▶ **Problem details**:
What you write must match exactly the lines from the one with "2011 CDM and" through the last line of the material below.

▶ **Exercise data**:
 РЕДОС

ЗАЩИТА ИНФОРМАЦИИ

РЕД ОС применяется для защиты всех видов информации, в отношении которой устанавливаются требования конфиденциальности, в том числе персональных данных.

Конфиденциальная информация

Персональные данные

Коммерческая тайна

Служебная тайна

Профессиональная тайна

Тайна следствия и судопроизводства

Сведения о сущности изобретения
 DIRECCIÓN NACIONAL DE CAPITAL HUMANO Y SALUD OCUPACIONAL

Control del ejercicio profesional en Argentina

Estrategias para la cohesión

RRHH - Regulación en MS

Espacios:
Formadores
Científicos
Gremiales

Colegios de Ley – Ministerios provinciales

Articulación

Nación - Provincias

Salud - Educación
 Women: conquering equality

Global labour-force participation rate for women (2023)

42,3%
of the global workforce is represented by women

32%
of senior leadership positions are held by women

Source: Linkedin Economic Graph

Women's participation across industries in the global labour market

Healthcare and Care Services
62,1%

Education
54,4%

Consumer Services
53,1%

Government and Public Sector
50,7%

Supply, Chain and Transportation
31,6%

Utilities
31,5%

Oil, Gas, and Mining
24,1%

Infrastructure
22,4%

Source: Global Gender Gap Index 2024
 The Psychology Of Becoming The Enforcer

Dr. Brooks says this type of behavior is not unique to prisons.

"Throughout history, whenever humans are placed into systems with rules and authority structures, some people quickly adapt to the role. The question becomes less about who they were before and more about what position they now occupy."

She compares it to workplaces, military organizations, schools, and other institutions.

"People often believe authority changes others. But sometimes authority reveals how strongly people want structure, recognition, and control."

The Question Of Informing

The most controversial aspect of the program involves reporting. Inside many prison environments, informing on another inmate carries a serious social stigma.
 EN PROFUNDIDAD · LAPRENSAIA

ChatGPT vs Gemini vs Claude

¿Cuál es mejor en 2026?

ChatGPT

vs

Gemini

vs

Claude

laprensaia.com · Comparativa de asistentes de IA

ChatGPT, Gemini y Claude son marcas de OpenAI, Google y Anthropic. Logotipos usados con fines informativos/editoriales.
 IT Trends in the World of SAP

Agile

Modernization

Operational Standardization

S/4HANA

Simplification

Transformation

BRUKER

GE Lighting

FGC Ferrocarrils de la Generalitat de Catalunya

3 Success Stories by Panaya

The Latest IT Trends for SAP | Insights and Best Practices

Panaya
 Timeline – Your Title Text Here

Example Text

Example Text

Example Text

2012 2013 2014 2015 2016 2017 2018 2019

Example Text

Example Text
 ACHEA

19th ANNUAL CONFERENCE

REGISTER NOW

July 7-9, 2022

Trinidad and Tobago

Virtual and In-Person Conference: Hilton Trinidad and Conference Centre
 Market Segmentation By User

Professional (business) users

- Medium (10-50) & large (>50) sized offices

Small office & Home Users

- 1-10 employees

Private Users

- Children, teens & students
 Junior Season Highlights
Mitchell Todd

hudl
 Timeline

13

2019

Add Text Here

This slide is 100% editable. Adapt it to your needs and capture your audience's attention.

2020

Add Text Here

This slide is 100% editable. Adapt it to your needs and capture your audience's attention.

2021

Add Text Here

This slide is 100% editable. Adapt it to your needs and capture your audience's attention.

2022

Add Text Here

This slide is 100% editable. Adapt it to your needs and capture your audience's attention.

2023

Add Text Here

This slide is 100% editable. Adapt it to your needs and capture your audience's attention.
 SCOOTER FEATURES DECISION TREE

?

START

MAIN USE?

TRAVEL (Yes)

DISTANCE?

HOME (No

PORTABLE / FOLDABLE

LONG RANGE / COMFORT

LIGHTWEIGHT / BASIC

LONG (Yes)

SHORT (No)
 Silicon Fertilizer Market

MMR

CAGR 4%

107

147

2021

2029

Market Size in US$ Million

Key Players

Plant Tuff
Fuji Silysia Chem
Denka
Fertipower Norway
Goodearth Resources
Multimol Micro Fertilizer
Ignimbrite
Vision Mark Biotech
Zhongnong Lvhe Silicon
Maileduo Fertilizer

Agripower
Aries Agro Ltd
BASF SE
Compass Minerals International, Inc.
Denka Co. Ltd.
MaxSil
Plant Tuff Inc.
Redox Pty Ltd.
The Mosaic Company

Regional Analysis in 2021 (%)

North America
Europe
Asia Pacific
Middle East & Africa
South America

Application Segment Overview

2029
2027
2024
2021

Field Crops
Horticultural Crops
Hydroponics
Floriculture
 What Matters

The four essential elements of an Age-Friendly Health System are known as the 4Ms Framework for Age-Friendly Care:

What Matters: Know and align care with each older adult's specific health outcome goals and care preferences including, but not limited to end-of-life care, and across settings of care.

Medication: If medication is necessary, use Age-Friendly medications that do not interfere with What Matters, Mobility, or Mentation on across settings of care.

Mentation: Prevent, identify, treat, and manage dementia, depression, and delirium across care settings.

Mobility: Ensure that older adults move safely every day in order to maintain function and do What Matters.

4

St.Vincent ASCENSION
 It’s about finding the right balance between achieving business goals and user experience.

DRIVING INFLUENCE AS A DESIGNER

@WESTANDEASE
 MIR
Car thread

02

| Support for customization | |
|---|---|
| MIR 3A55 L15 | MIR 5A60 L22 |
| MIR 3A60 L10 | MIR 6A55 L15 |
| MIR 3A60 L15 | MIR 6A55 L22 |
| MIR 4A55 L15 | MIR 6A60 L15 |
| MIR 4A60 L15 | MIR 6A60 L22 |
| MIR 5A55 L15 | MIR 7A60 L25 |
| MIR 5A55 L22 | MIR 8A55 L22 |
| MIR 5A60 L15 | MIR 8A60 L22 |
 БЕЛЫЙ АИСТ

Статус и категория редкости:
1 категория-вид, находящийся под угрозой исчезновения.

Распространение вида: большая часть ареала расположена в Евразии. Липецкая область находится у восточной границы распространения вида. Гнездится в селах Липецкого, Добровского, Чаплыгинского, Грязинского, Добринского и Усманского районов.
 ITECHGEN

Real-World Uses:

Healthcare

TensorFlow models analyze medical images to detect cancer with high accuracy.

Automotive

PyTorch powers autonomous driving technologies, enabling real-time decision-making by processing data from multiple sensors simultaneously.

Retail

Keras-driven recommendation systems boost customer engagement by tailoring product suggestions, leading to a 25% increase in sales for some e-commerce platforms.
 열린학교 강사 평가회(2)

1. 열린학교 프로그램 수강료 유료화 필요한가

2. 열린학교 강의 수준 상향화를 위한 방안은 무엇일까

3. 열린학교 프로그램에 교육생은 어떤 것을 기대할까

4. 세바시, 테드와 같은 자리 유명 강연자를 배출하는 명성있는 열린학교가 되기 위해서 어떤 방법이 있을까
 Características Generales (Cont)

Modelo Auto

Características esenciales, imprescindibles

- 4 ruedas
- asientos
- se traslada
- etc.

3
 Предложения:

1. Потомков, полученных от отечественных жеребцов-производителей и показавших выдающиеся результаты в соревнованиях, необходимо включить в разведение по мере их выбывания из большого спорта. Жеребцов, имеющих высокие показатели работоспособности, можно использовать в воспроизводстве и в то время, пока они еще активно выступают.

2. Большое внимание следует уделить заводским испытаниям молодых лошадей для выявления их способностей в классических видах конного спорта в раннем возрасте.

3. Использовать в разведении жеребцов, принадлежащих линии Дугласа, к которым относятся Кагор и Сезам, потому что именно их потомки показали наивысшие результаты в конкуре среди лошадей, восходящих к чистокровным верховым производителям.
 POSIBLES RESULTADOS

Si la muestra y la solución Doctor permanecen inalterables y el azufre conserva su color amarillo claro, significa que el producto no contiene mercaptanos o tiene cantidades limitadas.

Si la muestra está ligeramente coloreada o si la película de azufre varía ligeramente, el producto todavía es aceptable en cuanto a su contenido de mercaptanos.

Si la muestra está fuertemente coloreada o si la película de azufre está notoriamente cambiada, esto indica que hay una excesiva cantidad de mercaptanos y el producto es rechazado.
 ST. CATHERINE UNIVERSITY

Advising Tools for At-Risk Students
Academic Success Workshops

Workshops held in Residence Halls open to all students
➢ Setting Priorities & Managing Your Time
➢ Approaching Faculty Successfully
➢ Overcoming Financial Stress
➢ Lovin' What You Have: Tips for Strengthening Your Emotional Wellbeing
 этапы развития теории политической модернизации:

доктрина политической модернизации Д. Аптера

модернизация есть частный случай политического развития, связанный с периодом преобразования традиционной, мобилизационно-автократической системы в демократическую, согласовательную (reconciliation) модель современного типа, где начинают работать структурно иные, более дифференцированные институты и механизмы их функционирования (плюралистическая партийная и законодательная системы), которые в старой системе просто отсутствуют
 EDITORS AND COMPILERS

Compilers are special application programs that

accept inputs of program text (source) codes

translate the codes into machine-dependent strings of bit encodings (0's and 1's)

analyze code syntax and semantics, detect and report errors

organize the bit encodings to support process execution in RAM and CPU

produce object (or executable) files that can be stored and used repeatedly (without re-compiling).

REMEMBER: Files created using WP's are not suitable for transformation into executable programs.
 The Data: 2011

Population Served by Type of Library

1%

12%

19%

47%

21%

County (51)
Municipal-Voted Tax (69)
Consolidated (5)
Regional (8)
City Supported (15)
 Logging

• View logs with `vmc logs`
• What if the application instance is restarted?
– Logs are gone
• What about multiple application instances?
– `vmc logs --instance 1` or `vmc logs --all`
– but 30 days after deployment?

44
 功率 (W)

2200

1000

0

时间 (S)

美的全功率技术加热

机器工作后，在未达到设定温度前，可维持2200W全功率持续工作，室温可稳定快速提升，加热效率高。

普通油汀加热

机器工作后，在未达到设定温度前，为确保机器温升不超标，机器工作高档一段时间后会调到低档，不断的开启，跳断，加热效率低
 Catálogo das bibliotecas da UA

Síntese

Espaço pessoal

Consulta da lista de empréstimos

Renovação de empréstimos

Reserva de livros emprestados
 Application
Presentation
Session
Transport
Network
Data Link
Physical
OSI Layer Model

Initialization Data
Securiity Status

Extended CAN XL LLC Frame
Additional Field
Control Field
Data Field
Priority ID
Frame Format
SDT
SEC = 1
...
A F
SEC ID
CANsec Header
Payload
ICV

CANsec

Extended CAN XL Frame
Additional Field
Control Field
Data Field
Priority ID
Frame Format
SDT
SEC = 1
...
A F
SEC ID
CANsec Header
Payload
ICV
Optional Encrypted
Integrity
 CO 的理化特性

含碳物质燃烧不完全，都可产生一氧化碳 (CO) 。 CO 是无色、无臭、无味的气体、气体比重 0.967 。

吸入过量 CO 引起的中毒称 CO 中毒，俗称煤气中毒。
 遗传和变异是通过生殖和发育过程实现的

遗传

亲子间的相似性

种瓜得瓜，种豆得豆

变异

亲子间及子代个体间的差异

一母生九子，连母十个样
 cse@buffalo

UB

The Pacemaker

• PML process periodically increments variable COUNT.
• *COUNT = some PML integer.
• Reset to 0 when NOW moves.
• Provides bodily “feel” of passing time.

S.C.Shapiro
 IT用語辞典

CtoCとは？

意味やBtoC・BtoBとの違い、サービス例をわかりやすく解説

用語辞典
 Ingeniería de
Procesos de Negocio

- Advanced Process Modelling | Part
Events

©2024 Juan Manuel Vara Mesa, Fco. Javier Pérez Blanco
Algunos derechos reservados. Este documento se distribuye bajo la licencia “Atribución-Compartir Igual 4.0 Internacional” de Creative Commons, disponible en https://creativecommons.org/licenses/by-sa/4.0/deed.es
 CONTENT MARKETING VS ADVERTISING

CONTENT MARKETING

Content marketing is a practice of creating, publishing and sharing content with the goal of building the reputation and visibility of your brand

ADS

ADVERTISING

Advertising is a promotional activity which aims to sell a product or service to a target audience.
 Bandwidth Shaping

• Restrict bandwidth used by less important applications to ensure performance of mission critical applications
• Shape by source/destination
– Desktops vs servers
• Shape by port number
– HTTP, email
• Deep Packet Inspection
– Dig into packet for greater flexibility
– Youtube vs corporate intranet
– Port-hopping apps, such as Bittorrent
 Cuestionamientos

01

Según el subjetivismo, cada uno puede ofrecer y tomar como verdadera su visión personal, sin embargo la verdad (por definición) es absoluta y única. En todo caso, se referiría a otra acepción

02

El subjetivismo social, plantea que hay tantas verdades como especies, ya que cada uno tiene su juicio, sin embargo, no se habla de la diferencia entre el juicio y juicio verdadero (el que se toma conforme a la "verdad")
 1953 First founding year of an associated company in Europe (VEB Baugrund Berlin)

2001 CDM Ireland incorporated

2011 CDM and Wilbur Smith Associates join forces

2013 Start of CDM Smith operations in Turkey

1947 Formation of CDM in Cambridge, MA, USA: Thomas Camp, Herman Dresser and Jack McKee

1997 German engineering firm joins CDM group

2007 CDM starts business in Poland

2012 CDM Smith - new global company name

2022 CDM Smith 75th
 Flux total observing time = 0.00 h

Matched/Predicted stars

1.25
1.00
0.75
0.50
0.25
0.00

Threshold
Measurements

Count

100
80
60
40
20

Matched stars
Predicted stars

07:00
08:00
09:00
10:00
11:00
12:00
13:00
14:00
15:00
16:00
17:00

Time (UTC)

▶ **Task result**:
2011 CDM and Wilbur Smith Associates join forces

2013 Start of CDM Smith operations in Turkey

1947 Formation of CDM in Cambridge, MA, USA: Thomas Camp, Herman Dresser and Jack McKee

1997 German engineering firm joins CDM group

2007 CDM starts business in Poland

2012 CDM Smith - new global company name

2022 CDM Smith 75th
 Flux total observing time = 0.00 h

Matched/Predicted stars

1.25
1.00
0.75
0.50
0.25
0.00

Threshold
Measurements

Count

100
80
60
40
20

Matched stars
Predicted stars

07:00
08:00
09:00
10:00
11:00
12:00
13:00
14:00
15:00
16:00
17:00

Time (UTC)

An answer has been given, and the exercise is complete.